[Collection entries]
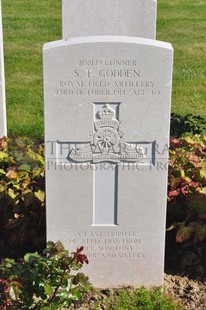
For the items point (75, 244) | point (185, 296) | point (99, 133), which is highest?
point (99, 133)

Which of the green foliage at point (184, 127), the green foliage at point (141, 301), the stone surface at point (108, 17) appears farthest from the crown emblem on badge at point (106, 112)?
the stone surface at point (108, 17)

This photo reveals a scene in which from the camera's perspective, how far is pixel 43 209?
4.59 m

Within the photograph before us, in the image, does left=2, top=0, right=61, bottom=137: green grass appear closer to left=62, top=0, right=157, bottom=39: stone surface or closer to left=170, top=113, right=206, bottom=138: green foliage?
left=62, top=0, right=157, bottom=39: stone surface

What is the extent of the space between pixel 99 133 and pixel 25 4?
10.4m

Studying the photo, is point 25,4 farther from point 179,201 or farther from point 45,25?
point 179,201

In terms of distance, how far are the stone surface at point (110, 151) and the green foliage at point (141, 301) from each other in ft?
0.44

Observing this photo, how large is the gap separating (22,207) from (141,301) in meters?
1.16

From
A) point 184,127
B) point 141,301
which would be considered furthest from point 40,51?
point 141,301

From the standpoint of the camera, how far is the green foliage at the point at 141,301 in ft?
13.1

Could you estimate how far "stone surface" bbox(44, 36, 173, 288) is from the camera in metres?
3.73

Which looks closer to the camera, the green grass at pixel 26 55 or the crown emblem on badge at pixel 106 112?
the crown emblem on badge at pixel 106 112

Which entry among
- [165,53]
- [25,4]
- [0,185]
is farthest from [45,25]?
[165,53]

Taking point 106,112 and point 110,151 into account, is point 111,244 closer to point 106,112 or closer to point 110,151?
point 110,151

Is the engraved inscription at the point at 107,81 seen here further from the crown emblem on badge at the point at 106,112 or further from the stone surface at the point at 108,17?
the stone surface at the point at 108,17
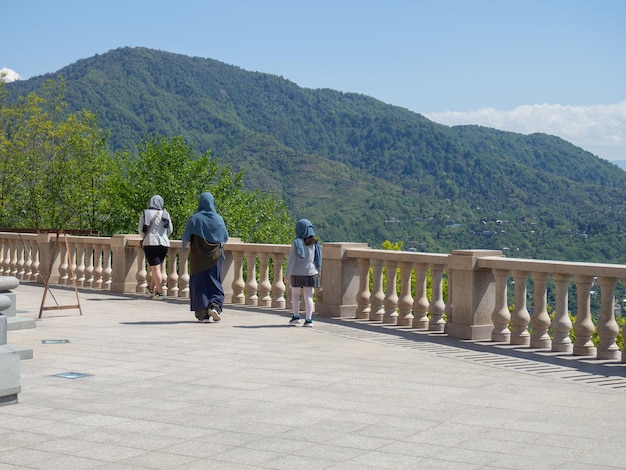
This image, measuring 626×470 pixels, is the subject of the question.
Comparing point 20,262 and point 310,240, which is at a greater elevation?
point 310,240

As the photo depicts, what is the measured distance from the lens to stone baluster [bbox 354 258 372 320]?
45.1ft

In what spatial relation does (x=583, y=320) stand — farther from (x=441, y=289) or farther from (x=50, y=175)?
(x=50, y=175)

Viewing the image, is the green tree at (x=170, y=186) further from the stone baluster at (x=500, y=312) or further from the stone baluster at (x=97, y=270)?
the stone baluster at (x=500, y=312)

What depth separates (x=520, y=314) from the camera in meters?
11.1

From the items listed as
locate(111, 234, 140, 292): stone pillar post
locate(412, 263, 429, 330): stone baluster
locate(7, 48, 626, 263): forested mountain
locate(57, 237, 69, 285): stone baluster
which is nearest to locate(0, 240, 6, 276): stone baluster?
locate(57, 237, 69, 285): stone baluster

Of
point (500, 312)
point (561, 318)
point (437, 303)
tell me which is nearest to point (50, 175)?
point (437, 303)

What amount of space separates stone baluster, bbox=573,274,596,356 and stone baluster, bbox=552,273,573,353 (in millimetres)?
147

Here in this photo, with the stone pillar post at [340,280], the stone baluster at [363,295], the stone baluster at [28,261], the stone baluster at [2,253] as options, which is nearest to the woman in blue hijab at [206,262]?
the stone pillar post at [340,280]

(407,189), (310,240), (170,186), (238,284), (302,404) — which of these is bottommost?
(302,404)

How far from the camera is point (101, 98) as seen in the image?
184 metres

### WRITTEN PROBLEM:
Pull out the data word for word, starting with the line that contains "Viewing the image, is" and continuing through the last line of the data.

### COMPLETE RESPONSE:
Viewing the image, is the green tree at (x=170, y=186) further from the stone baluster at (x=500, y=312) or further from the stone baluster at (x=97, y=270)?
the stone baluster at (x=500, y=312)

What depth separates (x=520, y=314) from the camera in meters?
11.1

From the items listed as
locate(111, 234, 140, 292): stone pillar post
locate(412, 263, 429, 330): stone baluster
locate(7, 48, 626, 263): forested mountain
locate(57, 237, 69, 285): stone baluster
which is nearest to locate(0, 240, 6, 276): stone baluster?
locate(57, 237, 69, 285): stone baluster

Of
point (500, 312)
point (561, 318)
point (437, 303)
tell me which is nearest to point (50, 175)?
point (437, 303)

What amount of space separates stone baluster, bbox=573,274,596,356 and stone baluster, bbox=552,273,573,353 (in millimetres)?
147

Here in this photo, with the stone pillar post at [340,280], the stone baluster at [363,295], the stone baluster at [28,261], the stone baluster at [2,253] as options, which is nearest to the woman in blue hijab at [206,262]?
the stone pillar post at [340,280]

(407,189), (310,240), (170,186), (238,284), (302,404) — which of these is bottommost?
(302,404)

How far from the camera is point (101, 98) as seen in the image?
184 metres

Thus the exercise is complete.